Electricity and rural development: Insights from a natural experiment in Punjab, Pakistan

Project Active from to Energy

Pakistan has suffered extreme electricity shortages for almost a decade. The electricity crisis in Pakistan is regularly cited as one of the country’s most binding constraints on economic output and growth. Most estimates operate with an annual loss in growth of approximately two per cent caused by the crisis. Industrial output and exports have suffered badly and domestic firms often cite electricity shortages as the biggest obstacle to growth.

But whereas problems for industrial and export sectors attract considerable focus from policymakers and international organisations, the implications of the crisis for rural Pakistan are less well known. This is unfortunate, as Pakistan remains an agricultural economy with almost half of the total labour force employed in agriculture and more than sixty percent of its population residing in rural areas. Understanding the implications of the crisis for Pakistan’s rural economies is thereby crucial and could provide important lessons for how to deal more efficiently with the shortage of supply. The crisis has been devastating in poor rural communities, where rolling blackouts (load-shedding) have left some villages with less than one hour of electricity a day during summers. Using Pakistan as a case study, our project seeks to understand the implications of electricity shortages for rural economies, primarily with respect to water provision for production and consumption. The specific focus of the study is Punjab – the most important agricultural region in Pakistan.

The role of electricity for farming output and practices is important not just to address constraints on growth but also the growing food shortages in the country. Approximately 50 percent of the population in Pakistan is categorised as food insecure – a striking figure in an agricultural economy. One of the primary challenges here concerns inefficient water management in agricultural production. Proposed solutions have pointed at reforms of farming, irrigation, water storage, and drainage techniques. While these efforts are all necessary, our project will question whether they are sufficient. Because, when farmers are prevented from running electric tube-wells to water their fields due to electricity shortages, farming practices and output may continue to suffer water shortages irrespective of efficiency enhancing reforms.

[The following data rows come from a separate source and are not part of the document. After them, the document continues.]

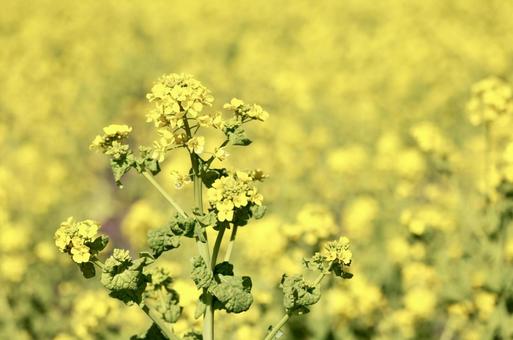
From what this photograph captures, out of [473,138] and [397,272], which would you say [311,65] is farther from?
[397,272]

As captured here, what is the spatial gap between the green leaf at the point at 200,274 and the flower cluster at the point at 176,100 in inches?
14.9

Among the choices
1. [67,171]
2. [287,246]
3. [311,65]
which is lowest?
[287,246]

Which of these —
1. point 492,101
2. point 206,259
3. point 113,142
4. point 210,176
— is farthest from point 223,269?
point 492,101

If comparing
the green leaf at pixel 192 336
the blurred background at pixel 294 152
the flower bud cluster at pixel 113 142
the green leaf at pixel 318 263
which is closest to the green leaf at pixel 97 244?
the flower bud cluster at pixel 113 142

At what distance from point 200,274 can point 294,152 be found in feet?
16.7

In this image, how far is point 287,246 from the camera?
447 cm

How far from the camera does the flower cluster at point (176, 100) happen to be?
6.48ft

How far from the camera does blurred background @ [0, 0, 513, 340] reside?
4.10 meters

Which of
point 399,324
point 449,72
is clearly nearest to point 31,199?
point 399,324

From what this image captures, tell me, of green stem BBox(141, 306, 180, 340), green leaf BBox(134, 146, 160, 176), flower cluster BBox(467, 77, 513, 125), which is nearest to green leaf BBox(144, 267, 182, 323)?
green stem BBox(141, 306, 180, 340)

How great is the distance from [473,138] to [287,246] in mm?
4219

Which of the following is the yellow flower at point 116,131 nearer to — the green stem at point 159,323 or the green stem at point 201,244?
the green stem at point 201,244

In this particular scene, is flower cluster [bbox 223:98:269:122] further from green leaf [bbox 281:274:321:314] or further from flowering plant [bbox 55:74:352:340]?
green leaf [bbox 281:274:321:314]

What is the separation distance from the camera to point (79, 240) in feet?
6.29
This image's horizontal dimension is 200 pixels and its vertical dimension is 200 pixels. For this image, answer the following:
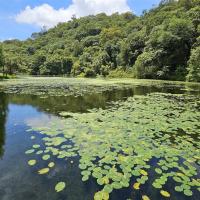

Our analysis will assess the implications of this increase in input costs for agricultural production caused by the electricity crisis. For our dependent variables we focus not only on agricultural output, as earlier studies, but also on crop-choice, where we expect electricity shortages to have reduced cultivation of water-intensive crops - such as rice, sugarcane, and cotton - resulting in inefficient crop decisions.

Overall, the project will address some of the key knowledge gaps about the role of electricity in rural production and could provide important policy lessons for both stakeholders in Pakistan and, perhaps, beyond.